Task to complete
Retype the following lines word for word, leaving the pictures out of your answer.

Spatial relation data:
---
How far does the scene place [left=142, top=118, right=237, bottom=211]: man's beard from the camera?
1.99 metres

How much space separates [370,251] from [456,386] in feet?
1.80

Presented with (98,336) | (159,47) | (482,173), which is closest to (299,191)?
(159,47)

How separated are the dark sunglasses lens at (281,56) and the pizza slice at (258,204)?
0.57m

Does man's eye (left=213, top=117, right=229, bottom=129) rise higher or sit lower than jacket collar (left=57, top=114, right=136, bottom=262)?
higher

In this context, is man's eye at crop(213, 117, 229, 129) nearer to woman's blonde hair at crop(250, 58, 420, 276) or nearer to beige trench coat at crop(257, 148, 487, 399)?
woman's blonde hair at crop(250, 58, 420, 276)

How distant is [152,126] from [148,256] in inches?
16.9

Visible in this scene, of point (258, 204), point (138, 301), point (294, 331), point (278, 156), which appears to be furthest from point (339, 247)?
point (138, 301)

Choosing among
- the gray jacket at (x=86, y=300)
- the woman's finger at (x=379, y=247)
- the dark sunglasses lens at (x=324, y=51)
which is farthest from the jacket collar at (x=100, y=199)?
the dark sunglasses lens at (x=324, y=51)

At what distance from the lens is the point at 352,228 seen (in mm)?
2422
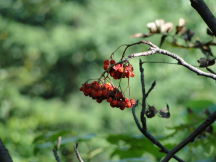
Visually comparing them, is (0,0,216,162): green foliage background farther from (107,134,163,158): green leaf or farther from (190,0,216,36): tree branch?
(190,0,216,36): tree branch

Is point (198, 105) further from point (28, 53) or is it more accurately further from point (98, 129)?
point (28, 53)

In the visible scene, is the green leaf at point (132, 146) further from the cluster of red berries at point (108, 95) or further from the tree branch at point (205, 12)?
the tree branch at point (205, 12)

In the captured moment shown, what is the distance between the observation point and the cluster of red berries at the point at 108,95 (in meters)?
1.12

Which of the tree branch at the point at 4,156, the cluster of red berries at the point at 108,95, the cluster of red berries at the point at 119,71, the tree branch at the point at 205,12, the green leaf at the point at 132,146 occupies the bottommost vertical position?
the green leaf at the point at 132,146

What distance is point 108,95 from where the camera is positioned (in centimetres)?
112

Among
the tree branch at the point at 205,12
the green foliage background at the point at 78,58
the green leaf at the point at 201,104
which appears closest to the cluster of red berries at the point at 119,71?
the tree branch at the point at 205,12

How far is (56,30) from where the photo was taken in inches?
470

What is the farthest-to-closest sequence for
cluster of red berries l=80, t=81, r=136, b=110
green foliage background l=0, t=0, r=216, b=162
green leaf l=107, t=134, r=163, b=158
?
green foliage background l=0, t=0, r=216, b=162
green leaf l=107, t=134, r=163, b=158
cluster of red berries l=80, t=81, r=136, b=110

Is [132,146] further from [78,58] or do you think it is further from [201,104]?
[78,58]

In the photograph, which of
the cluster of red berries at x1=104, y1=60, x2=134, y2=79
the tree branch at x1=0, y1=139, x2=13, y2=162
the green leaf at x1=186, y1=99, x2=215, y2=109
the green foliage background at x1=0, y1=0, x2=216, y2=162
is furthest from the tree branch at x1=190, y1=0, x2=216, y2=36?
the green foliage background at x1=0, y1=0, x2=216, y2=162

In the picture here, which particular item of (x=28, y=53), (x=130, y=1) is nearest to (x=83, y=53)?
(x=28, y=53)

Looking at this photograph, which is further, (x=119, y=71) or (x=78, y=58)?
(x=78, y=58)

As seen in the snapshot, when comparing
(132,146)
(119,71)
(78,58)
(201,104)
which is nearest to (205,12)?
(119,71)

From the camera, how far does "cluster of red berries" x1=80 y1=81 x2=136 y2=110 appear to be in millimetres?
1116
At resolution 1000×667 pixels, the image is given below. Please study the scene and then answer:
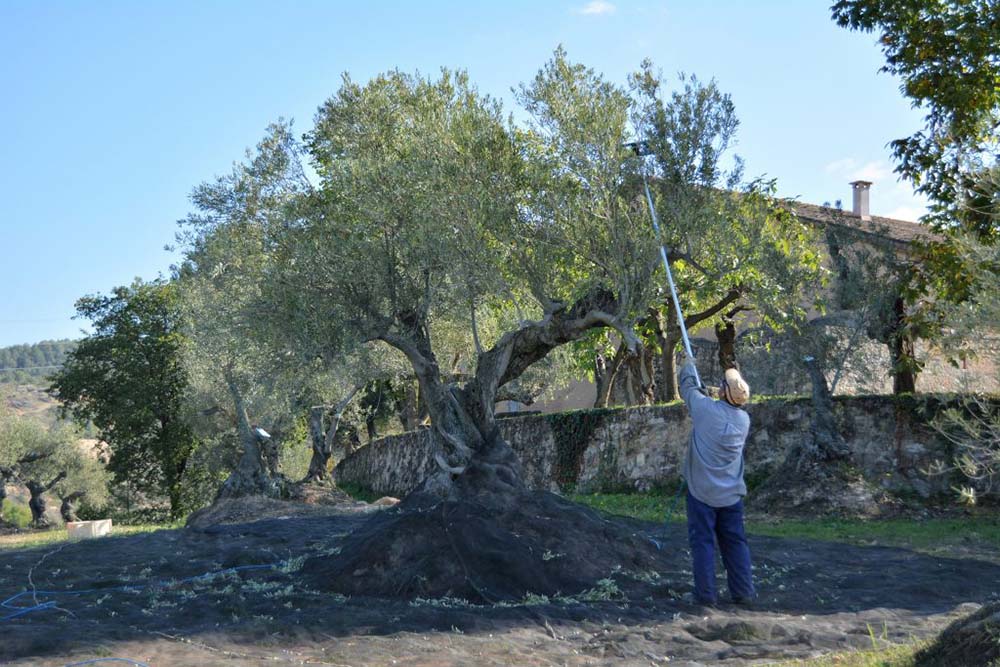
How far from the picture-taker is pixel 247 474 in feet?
91.1

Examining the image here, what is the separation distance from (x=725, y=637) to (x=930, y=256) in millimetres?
11850

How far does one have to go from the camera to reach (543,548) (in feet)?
38.2

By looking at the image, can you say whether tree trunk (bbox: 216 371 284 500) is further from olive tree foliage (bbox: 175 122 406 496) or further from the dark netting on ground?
the dark netting on ground

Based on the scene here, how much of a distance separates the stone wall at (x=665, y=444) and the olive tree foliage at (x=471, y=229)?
20.1 feet

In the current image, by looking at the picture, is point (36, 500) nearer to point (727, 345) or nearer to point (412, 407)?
point (412, 407)

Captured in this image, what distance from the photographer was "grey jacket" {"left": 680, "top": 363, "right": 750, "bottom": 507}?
32.0 feet

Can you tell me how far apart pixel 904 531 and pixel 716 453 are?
8.22 metres

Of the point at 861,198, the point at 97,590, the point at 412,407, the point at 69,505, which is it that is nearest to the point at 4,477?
the point at 69,505

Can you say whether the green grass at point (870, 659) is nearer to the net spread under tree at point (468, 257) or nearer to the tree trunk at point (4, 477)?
the net spread under tree at point (468, 257)

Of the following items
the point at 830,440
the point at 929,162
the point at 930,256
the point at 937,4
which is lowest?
the point at 830,440

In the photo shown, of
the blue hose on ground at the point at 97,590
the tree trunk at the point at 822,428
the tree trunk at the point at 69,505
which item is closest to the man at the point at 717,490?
the blue hose on ground at the point at 97,590

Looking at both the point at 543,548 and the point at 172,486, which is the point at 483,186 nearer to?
the point at 543,548

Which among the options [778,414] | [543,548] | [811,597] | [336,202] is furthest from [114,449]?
[811,597]

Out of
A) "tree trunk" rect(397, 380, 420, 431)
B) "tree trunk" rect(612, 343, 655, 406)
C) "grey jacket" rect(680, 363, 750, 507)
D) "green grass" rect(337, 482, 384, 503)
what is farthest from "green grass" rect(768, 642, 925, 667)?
"tree trunk" rect(397, 380, 420, 431)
---
Reply
How far does the scene place [left=142, top=118, right=237, bottom=211]: man's beard from the camera?
1.99 metres

How much space separates [370,251] from [456,386] in feet?
1.80

Presented with (98,336) | (159,47) | (482,173), which is closest to (299,191)?
(159,47)

How separated are the dark sunglasses lens at (281,56) and the pizza slice at (258,204)?
0.57m

Does man's eye (left=213, top=117, right=229, bottom=129) rise higher or sit lower than jacket collar (left=57, top=114, right=136, bottom=262)?
higher

In this context, is man's eye at crop(213, 117, 229, 129) nearer to woman's blonde hair at crop(250, 58, 420, 276) or nearer to beige trench coat at crop(257, 148, 487, 399)?
woman's blonde hair at crop(250, 58, 420, 276)

How distant is [152,126] from [148,256] in inches?
16.9

Visible in this scene, of point (258, 204), point (138, 301), point (294, 331), point (278, 156), which appears to be furthest from point (339, 247)?
point (138, 301)

Choosing among
- the gray jacket at (x=86, y=300)
- the woman's finger at (x=379, y=247)
- the dark sunglasses lens at (x=324, y=51)
which is farthest from the jacket collar at (x=100, y=199)?
the dark sunglasses lens at (x=324, y=51)

At what distance from the lens is the point at 352,228 seen (in mm)?
2422
Visually comparing them, is (0,0,216,162): green foliage background farther from (107,134,163,158): green leaf or farther from (190,0,216,36): tree branch?
(190,0,216,36): tree branch

Is point (198, 105) further from point (28, 53) or is it more accurately further from point (98, 129)?
point (28, 53)

In the visible scene, is the green leaf at point (132, 146) further from the cluster of red berries at point (108, 95) or further from the tree branch at point (205, 12)?
the tree branch at point (205, 12)

In the captured moment shown, what is the distance between the observation point and the cluster of red berries at the point at 108,95 (in meters)?
1.12

Which of the tree branch at the point at 4,156, the cluster of red berries at the point at 108,95, the cluster of red berries at the point at 119,71, the tree branch at the point at 205,12, the green leaf at the point at 132,146 occupies the bottommost vertical position?
the green leaf at the point at 132,146

What distance is point 108,95 from where the camera is positioned (in centimetres)?
112

Among
the tree branch at the point at 205,12
the green foliage background at the point at 78,58
the green leaf at the point at 201,104
which appears closest to the cluster of red berries at the point at 119,71?
the tree branch at the point at 205,12

How far is (56,30) from where the photo was taken in inches?
470

What is the farthest-to-closest sequence for
cluster of red berries l=80, t=81, r=136, b=110
green foliage background l=0, t=0, r=216, b=162
green leaf l=107, t=134, r=163, b=158
?
green foliage background l=0, t=0, r=216, b=162
green leaf l=107, t=134, r=163, b=158
cluster of red berries l=80, t=81, r=136, b=110

Is [132,146] further from [78,58] or do you think it is further from [201,104]?
[78,58]

In the photograph, which of
the cluster of red berries at x1=104, y1=60, x2=134, y2=79
the tree branch at x1=0, y1=139, x2=13, y2=162
the green leaf at x1=186, y1=99, x2=215, y2=109
the green foliage background at x1=0, y1=0, x2=216, y2=162
is furthest from the tree branch at x1=190, y1=0, x2=216, y2=36?
the green foliage background at x1=0, y1=0, x2=216, y2=162

In the picture here, which particular item of (x=28, y=53), (x=130, y=1) is nearest to (x=83, y=53)?
(x=28, y=53)

Looking at this photograph, which is further, (x=119, y=71) or (x=78, y=58)?
(x=78, y=58)

As seen in the snapshot, when comparing
(132,146)
(119,71)
(78,58)
(201,104)
which is nearest to (205,12)?
(119,71)

From the camera, how far does "cluster of red berries" x1=80 y1=81 x2=136 y2=110 appear to be in millimetres?
1116
At resolution 1000×667 pixels, the image is given below. Please study the scene and then answer:
How far from the picture-taker is pixel 247 474 in feet?
91.1

Examining the image here, what is the separation distance from (x=725, y=637) to (x=930, y=256) in millimetres?
11850

How far does one have to go from the camera to reach (543,548) (in feet)?
38.2

By looking at the image, can you say whether tree trunk (bbox: 216 371 284 500) is further from olive tree foliage (bbox: 175 122 406 496) or further from the dark netting on ground?
the dark netting on ground

Based on the scene here, how much of a distance separates the stone wall at (x=665, y=444) and the olive tree foliage at (x=471, y=229)?
20.1 feet

In the current image, by looking at the picture, is point (36, 500) nearer to point (727, 345) or nearer to point (412, 407)?
point (412, 407)

Captured in this image, what distance from the photographer was "grey jacket" {"left": 680, "top": 363, "right": 750, "bottom": 507}?
32.0 feet

Can you tell me how far apart pixel 904 531 and pixel 716 453 are?
8.22 metres

Of the point at 861,198, the point at 97,590, the point at 412,407, the point at 69,505, which is it that is nearest to the point at 4,477?
the point at 69,505

Can you say whether the green grass at point (870, 659) is nearer to the net spread under tree at point (468, 257) or nearer to the tree trunk at point (4, 477)?
the net spread under tree at point (468, 257)

Of the following items
the point at 830,440
the point at 929,162
the point at 930,256
the point at 937,4
which is lowest?
the point at 830,440

In the photo shown, of
the blue hose on ground at the point at 97,590
the tree trunk at the point at 822,428
the tree trunk at the point at 69,505
which item is closest to the man at the point at 717,490?
the blue hose on ground at the point at 97,590

Looking at both the point at 543,548 and the point at 172,486, which is the point at 483,186 nearer to?
the point at 543,548

Which among the options [778,414] | [543,548] | [811,597] | [336,202] is furthest from [114,449]?
[811,597]

Out of
A) "tree trunk" rect(397, 380, 420, 431)
B) "tree trunk" rect(612, 343, 655, 406)
C) "grey jacket" rect(680, 363, 750, 507)
D) "green grass" rect(337, 482, 384, 503)
what is farthest from "green grass" rect(768, 642, 925, 667)?
"tree trunk" rect(397, 380, 420, 431)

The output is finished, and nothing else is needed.